The ground where Madonna lay buried

November 21, 2014 07:04 pm | Updated 07:04 pm IST

Fort Kochi’s Santa Cruz Ground. Photo: Thulasi Kakkat

Fort Kochi’s Santa Cruz Ground. Photo: Thulasi Kakkat

Not often but every once in a while the past rises in strange ways. As it did in 1901 at the Santa Cruz Ground in Fort Kochi. If one goes by the writings of K.L. Bernard in his book, History of FortCochin, the ground held and still holds, in its buried layers, evidences of a past that links centuries of European hegemony over the area.

Presumably, before the Portuguese made Fort Cochin the first European settlement in Asia (1503-1665) the ground was a pond, with a temple standing on its east side, where Bernard Master’s (K.L. Bernard) house currently stands. During the Dutch period (1665-1773), the Portuguese fort, Fort Immanuel, was reduced to one-third its size and eight bastions were built, the Utrecht bastion coming up towards the east of the ground. The pond was filled with plucked idols, altars, pulpits and images from the destroyed Portuguese churches and covered with flattened earth. It became the present day ground flanked by roads — Bernard Master Road, Bernard Master Lane and the Santa Cruz School Road — on its three sides, with the Baron House on its west and towering rain trees lining its edge. It became the venue of seven tournaments, a playground for schoolchildren, site for exhibitions and training for men from the Fire Department that came up on its brink during the Second World War.

Biju Bernard, son of K.L. Bernard, says that his father’s love for history is well-known. As a legendary teacher, history buff and raconteur, his descriptions of events, gathered through hearsay and research, were gripping. The digging of the Santa Cruz Ground was graphically narrated, says Biju. He remembers his father’s retelling: The British began digging in search for fresh water, aware of the handed-down stories. The crowds gathered as the earth was scooped and waited and watched with bated breath for buried church treasure. They were indeed in for a shock. Out came two canons and a six foot statue of Mother Mary with Infant Jesus, a dog and a man with a knife at her feet. The crowd fell silent and the statue was whisked away. It now stands beatifically in an alcove of the newly constructed Saude Church on the Fort Kochi-Kanamally Road. The two canons are placed on the newly constructed walkway on the beach.
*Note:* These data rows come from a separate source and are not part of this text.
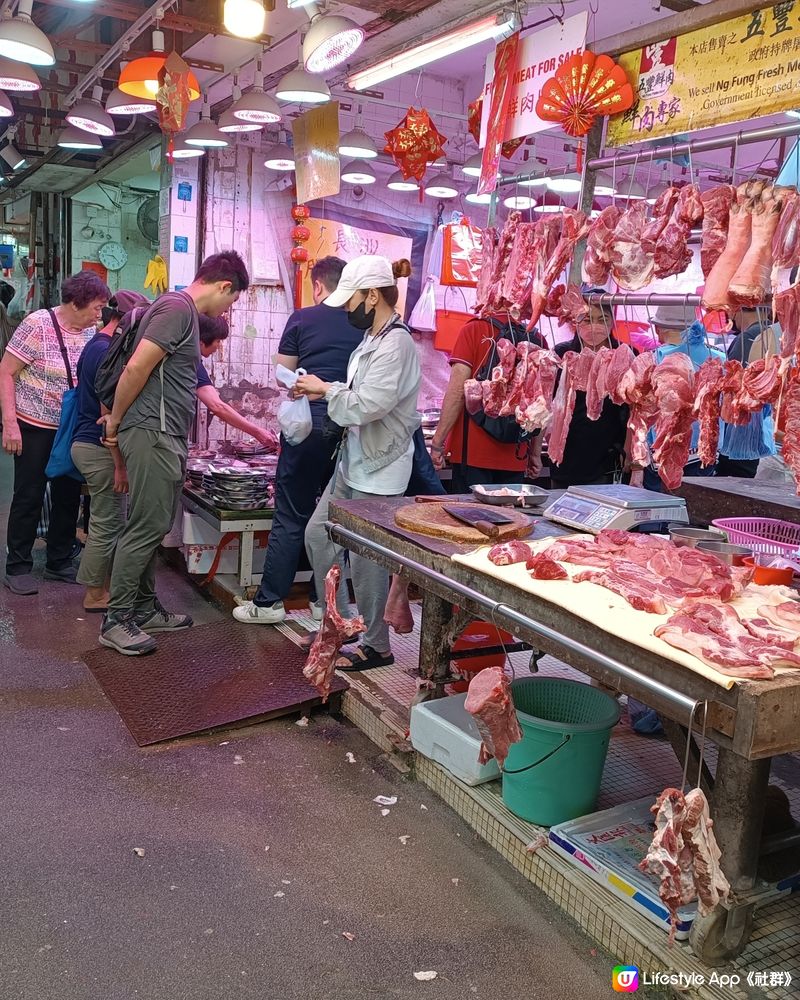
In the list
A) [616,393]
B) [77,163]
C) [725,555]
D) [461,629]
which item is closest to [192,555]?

“This may be true. There were about more than 10 Catholic churches in the area, which were pulled down by the Dutch. Their images, altars and pulpits were buried, lost or cast aside. Earlier, it was easy to find them in curio shops, until the Indo-Portuguese Museum came up and the precious heritage found its way to preservation,” says Fr. Francis M.J. Fernandez, former rector of Santa Cruz Basilica.

Dutch cultural anthropologist Bauke van der Pol, researching Dutch history in India and whose book, The Dutch East India Company in India, was released last week, says that the Utrecht Bastion stood at the east end of the ground but no evidence remains. He concludes evidence of bastions from ruins and from the gradient of the land. Bauke says that the possibility of a water body may be the reason for the remains of the bastion to sink and hence the missing link. About the statue, he says that Portuguese images were decorative, artistic and ornate and hence the image of a dog and the man with a knife could be attributed to that.

David T. Mooken lives in the Baron House that stands imposing on the western side, its rear buttressed walls facing the ground. He bought the house from a Maharashtrian gentleman named Gavaskar who was from Mangalore. The house documents mention one Anne Abeehyel, who was believed to be a Portuguese spinster. “The houses then were built along and on the wall and had a courtyard in the centre of the building. One could walk directly on to the street from the ground floor. The first floor was the living quarters, the ground floor was supposedly a stable and there were ramps to walk the horse, which is good evidence. I am told there were two to three ponds in the ground with lotus blooms, which were filled during the Second World War. A balcony, facing the ground, and a stone staircase with a handrail too were features of the house,” says David.

Biju, sitting in the charming Master Café that overlooks the ground, talks of it being the home ground of Jolly Brothers who played their football matches here. Most of Bernard Master’s students are now in their 70s. The silver heads speak of him and of his stories as a gripping mix of fable and history. It’s a ground on which they have played. Today too children continue to play on the ground, none aware of its buried history, of the statue of Madonna that came out from under the earth.